The current refinery maintenance season is not expected to end at the regular times known in the sector, and it may continue longer than usual, due to the damage to most of the US Gulf Coast refineries.
And Elliott storm caused a decrease in the total refining capacity in the United States by 1.5 million barrels per day, during the month of December 2022.
Some US companies have also postponed plans for some repairs and maintenance during the years 2020 and 2021. Due to the Corona pandemic and the repercussions of the closure, which greatly weakened the demand for fuel.
Intensifying maintenance will affect the increase in gasoline and diesel supply pressures in America, in addition to the risks of seasonal decline in stocks to the lowest level since 2013; What threatens to continue rising prices in many US states.
Gasoline stocks are down 10%.
Gasoline stocks in the US are currently 10% lower than normal, while diesel stocks are down even further, up to 20%; This threatens to exacerbate the gasoline crisis during the heavy consumption summer.
Gasoline prices in Texas rose to $3.07/gallon in the last week of January 2023, 44 cents higher than the average recorded during December 2022.
The average price of gasoline in Oklahoma rose to $3.31/gallon, an increase of 45 cents, according to data monitored by the specialized energy platform on January 24, 2023.
Gasoline prices in America witnessed a sharp rise in June 2022, then prices calmed down slightly in the following months, until the end of the year.
Gasoline price forecasts in 2023
The average price of gasoline in the US was about $3.97/gallon, with the exception of California where the average is always higher.
The forecast for gasoline prices during 2023 ranges between $3.39 and $3.49/gallon in 2022, according to estimates from the US Oil Price Information Service (OPIS).
US gasoline consumption decreased to 8.7 million barrels per day in 2022, 600 thousand barrels per day less than its average of 9.3 million barrels per day during the period from 2016 to 2019.
US consumption is expected to continue to rise to 8.8 million barrels per day, equivalent to 365 million gallons per day, according to the specialized energy platform.
High refining margins
The rise in final consumer prices of oil derivatives prompted an increase in US oil refining margins to their highest levels in 3 months, during the last week of January 2023.

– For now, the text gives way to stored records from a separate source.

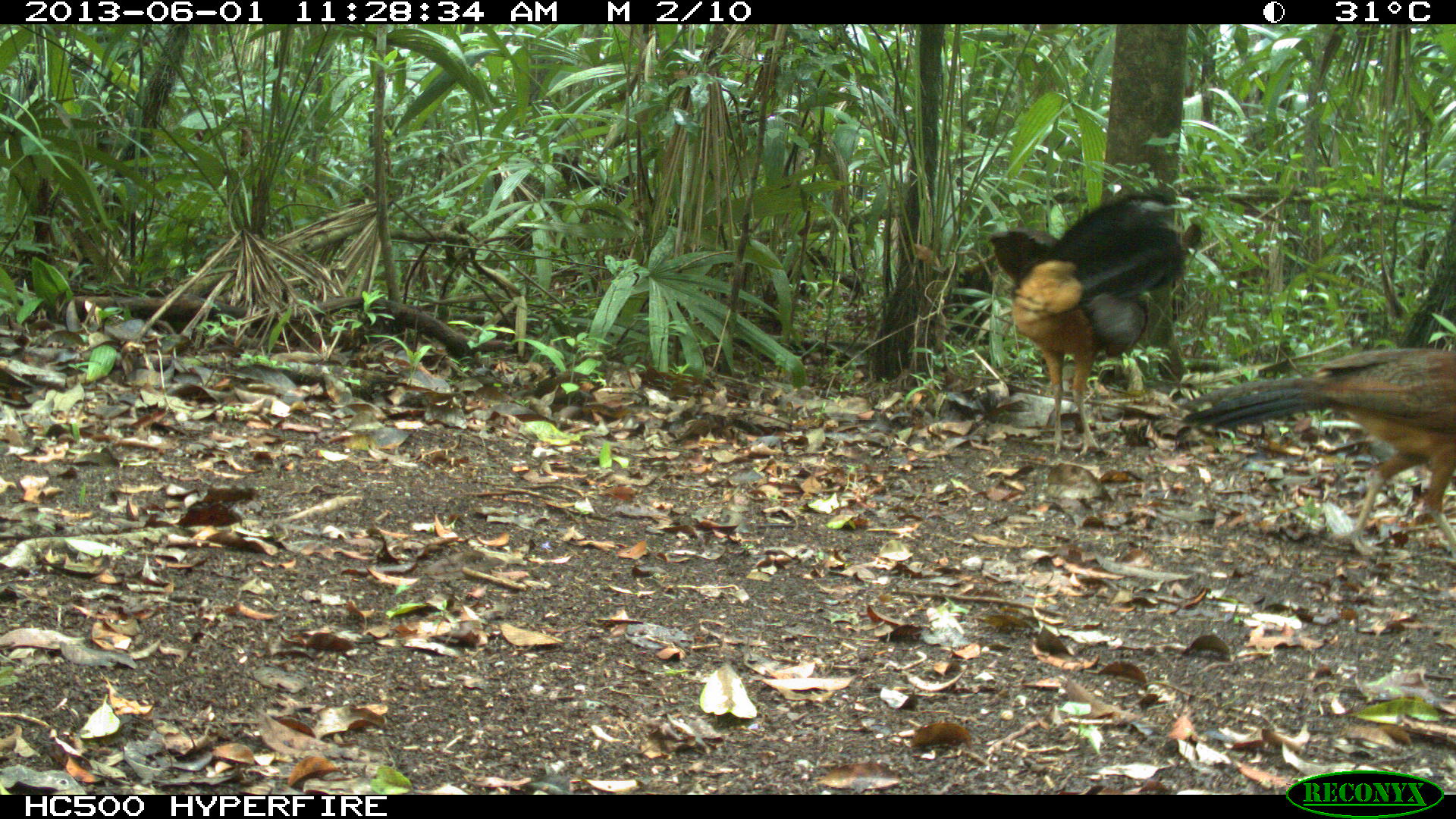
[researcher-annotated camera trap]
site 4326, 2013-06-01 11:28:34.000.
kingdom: Animalia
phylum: Chordata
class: Aves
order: Galliformes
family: Cracidae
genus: Crax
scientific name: Crax rubra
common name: great curassow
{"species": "Crax rubra (great curassow)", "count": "2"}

US margins recorded approximately $42.41 a barrel on January 24, 2023, which is the highest level since October 2022.
It is not usual for refining margins to rise during the month of January of each year, due to the cold weather, which leads to a decrease in movement and travel.

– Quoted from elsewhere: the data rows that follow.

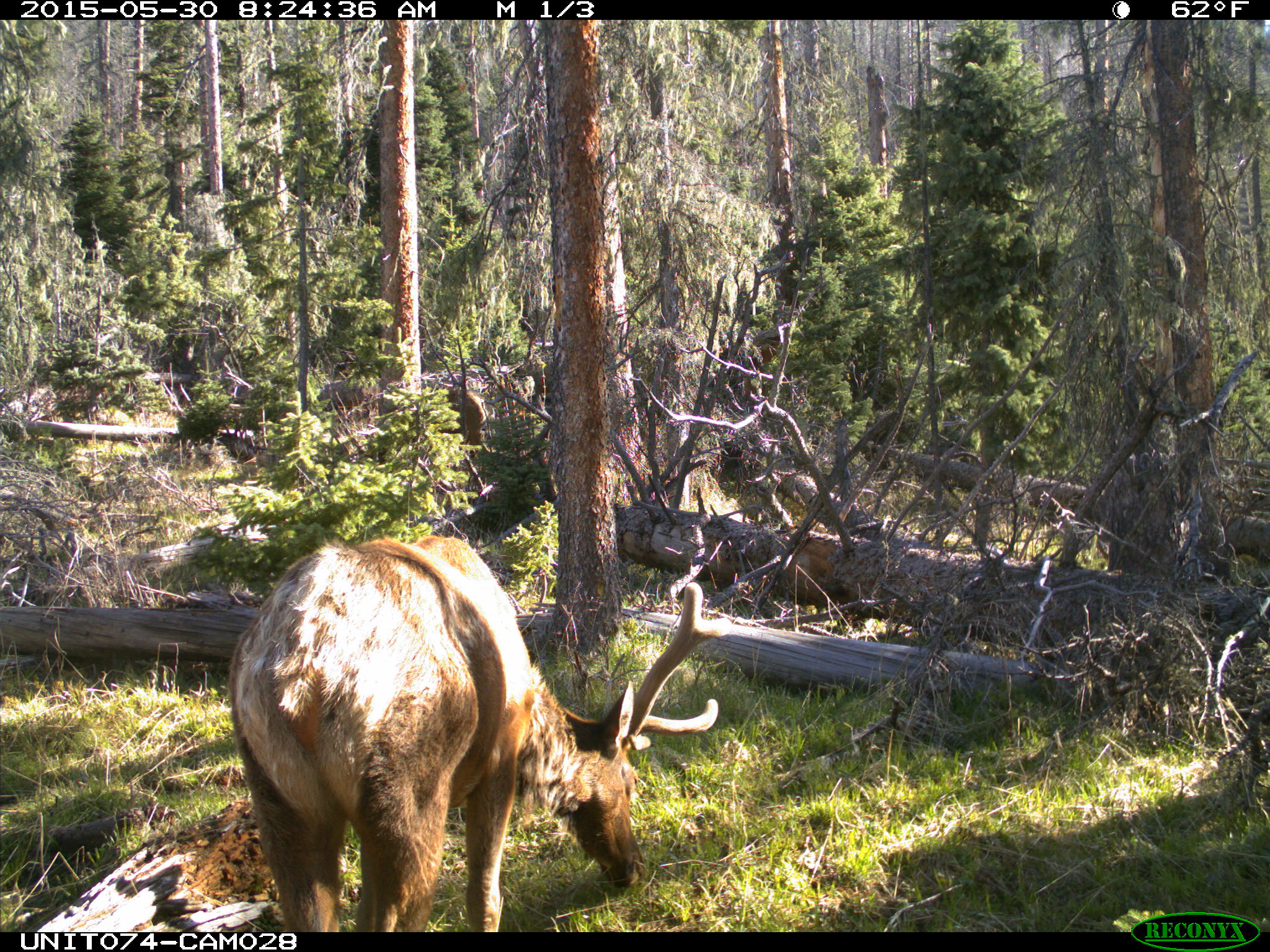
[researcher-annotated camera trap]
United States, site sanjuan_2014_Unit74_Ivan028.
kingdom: Animalia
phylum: Chordata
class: Mammalia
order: Artiodactyla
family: Cervidae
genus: Cervus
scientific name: Cervus elaphus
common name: red deer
Cervus elaphus (red deer).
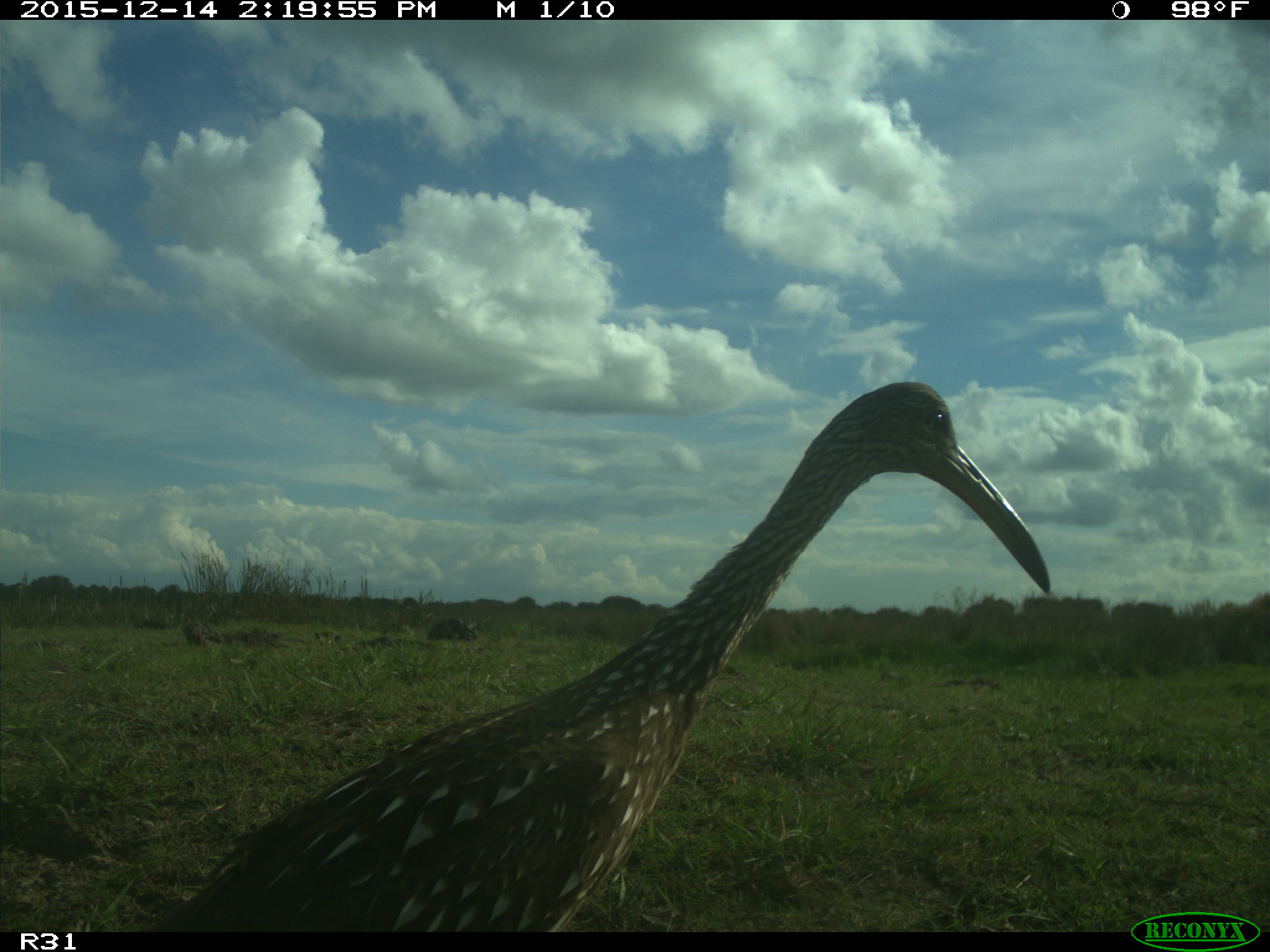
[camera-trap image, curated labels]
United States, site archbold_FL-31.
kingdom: Animalia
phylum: Chordata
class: Aves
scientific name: Aves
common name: birds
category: unidentified bird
Unidentified bird (birds) (Aves).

The average US refining margins during the month of January and over the past 5 years were approximately $15.56, according to data from the specialized company, Refinitiv Eikon.
The data recorded on refining margins in January 2023 means that they increased by nearly 200%, compared to their average in 2018, according to the calculations of the specialized energy platform.
US demand for European gasoline imports also pushed up refining margins in Europe, during January 2022, to their highest levels in 7 years.
The average refining margins in Europe, during the first 3 weeks of January 2023, were nearly $13 a barrel, which is the highest seasonal average recorded in January since 2016.
Refineries are still suffering
The largest US refinery (Port Arthur), Texas, has restored normal activity since January 25, 2023, while most refineries are still suffering from the repercussions of Storm Elliott and its aftermath.
Port Arthur is the largest US refinery, with a refining capacity of approximately 626,000 barrels per day, through Motiva Enterprises, owned by the giant Saudi Aramco.
American refineries are facing additional pressure due to the flight of neighboring Canadian crude oil to Asia; In search of new buyers, they might delay his return to North America, or make his return more expensive through more competitive prices.
Some Asian traders contracted to buy 7 million barrels of Canadian crude for loading in February 2023, the most Asians have bought since 2021, according to Bloomberg.